Second, however, candor can be a damaging thing to theological positions. The more some people try to elaborate, the more problems their position creates. In this case, the author ends up exposing the classic dispensational “church age” as a time in which God has all but checked out—a classic “absentee landlord.” This is the Holy One on hiatus, Christ on sabbatical, God on paid leave.
The statement above may include lip-service to Christ as Lord, but the qualifiers pretty much take it away. This is not a Ruler under whose feet all things have been subjected. This is not a Ruler who has all power in heaven and on earth. This is a King-in-name-only. As such, any view of the Kingdom—“interim” or whatever—from this perspective will only be just as limited, or even incoherent. Witness: the author’s claim that the kingdom presently exists only “in a mystery form.”
This “mystery” view of the kingdom seems to me to be at odds with Scripture. Paul says that while the kingdom had been kept a mystery up until his days, the mystery is now revealed to everyone:
Unto me, who am less than the least of all saints, is this grace given, that I should preach among the Gentiles the unsearchable riches of Christ; And to make all men see what is the fellowship of the mystery, which from the beginning of the world hath been hid in God, who created all things by Jesus Christ (Eph. 3:8–9; Cf. Col. 1:26–27; 2:2; 4:3).
Our author goes so far as to say his Absentee God is literally in self-imposed “exile.” It’s bad enough that the amillennialists have doubled-down on the “exile” motif to describe the nature of Christians in this world. Now the premil dispys have gone and made God Himself an Exile. Perhaps it could be argued in defense that this is only a temporary self-imposed exile. But even this has serious implications.
Thus, third, consider what this view does to the doctrine of God, particularly His sovereignty and providence. The author states that during this present “interim” non-kingdom exile, Christ “does not presently exercise His full divine will over the earth.” This is a Christ who is no more interested or involved in history than the God of the deists.
Worse, this view really impinges upon the rest of what Scripture teaches about Divine Providence. When Christ had resurrected, He announced His receipt of total power in heaven and over all the earth (Matt. 28:18–20). He then gave us the Great Commission in light of that fact. When He ascended, he was not vacating the premises, His power, His will, His rule, His authority, or anything else in any way. He remained the same Divine Creator and Omnipotent Ruler as described, for example, in the London Baptist Confession (or its parent, the Westminster Confession of Faith):
God the good Creator of all things, in His infinite power and wisdom, upholds, directs, disposes and governs all creatures and things, from the greatest to the least, by His most wise and holy providence, to the end for which they were created (5.1).

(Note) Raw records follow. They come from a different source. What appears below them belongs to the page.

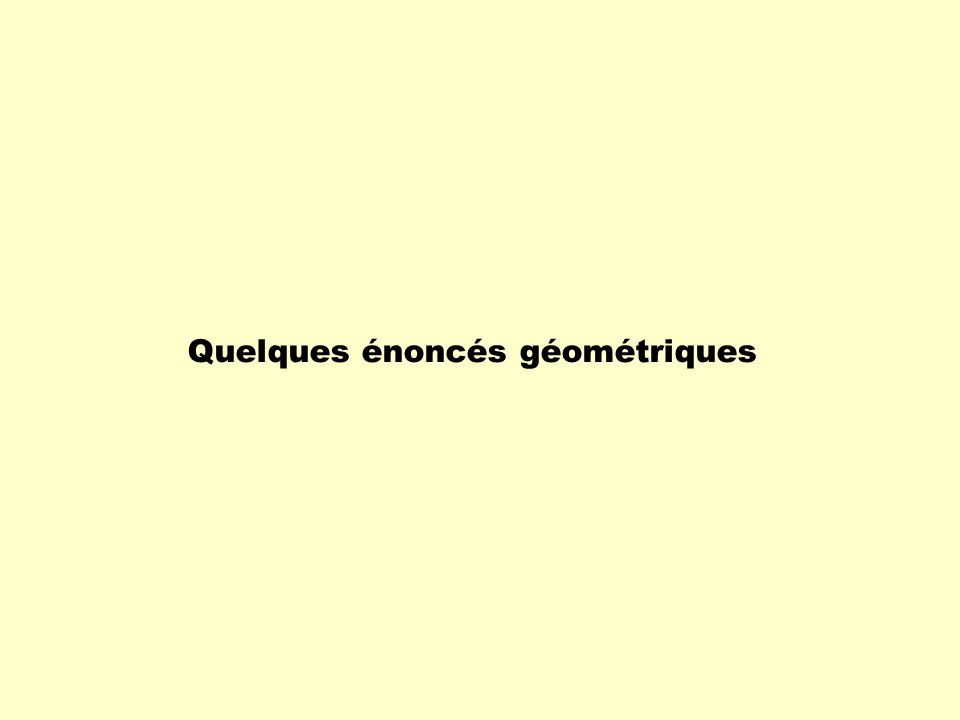 Une des activités de la géométrie consiste à démontrer certains faits concernant les situations géométriques.
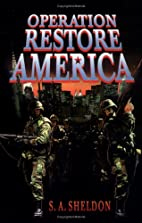 Operation Restore America by S. A. Sheldon…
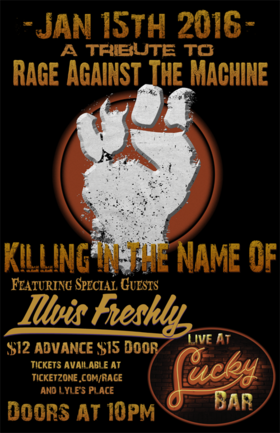 Killing In The Name Of, Illvis Freshly @ Lucky Bar Jan 15 2016 - May 30th @ Lucky Bar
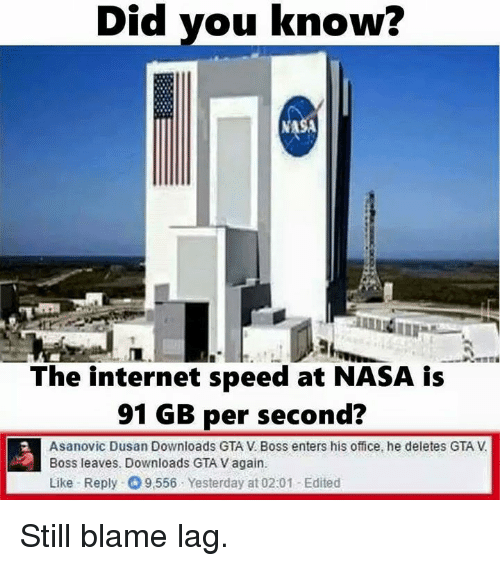 Dank, Gta V, and Internet: Did you know?  Did The internet speed at NASA is  91 GB per second?  Asanovic Dusan Downloads GTA V Boss enters his office, he deletes GTA V  Boss leaves. Downloads GTA Vagain.  Like Reply 9556 Yesterday at 02:01 -Edited Still blame lag.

That’s the Scriptural doctrine: whether Christ is physically present or not, He rules in His full will such that nothing falls outside of it. As the Confessions go on to say, the scope of this divine rule is absolute and total, extending to everything: “there is not anything befalls any by chance, or without His providence. . . .”
From the perspective of such robust Reformed theology, the teaching of some dispensationalists becomes quite untenable. I mean, I can just hear a Reformed Baptist like John MacArthur groan in frustration that a fellow dispensationalist would let his eschatological presuppositions tweak his doctrine of God so violently, can’t you?
Except, this is from John MacArthur. Friends, witness what happens when eschatology drives your theology. It is not a pretty sight. Even generally solid teachers can end up making absurd theological statements when pursuing bad eschatology to its logical conclusions.
In this case, you end up in something like a deism, or Manichaeism regarding the doctrines of God and providence. Yet it’s classic dispensationalism down the line: Christ has no kingdom here on earth, only in the private hearts of His believers. There can be no outward expression of that kingdom until Christ physically returns.
But what of His power and authority in the meantime? What of Christ presently reigning at the right hand of the Majesty on high, and currently “upholding all things by the word of His power” (Heb. 1:3)? Is this “voluntary exile in heaven”? And what of Christ’s promise to be with us always throughout the Great Commission (Matt. 28:20)? What encouragement is it for the task of discipling the nations if He has taken His “all power in heaven and in earth” into voluntary exile in heaven? What His promise some kind of joke?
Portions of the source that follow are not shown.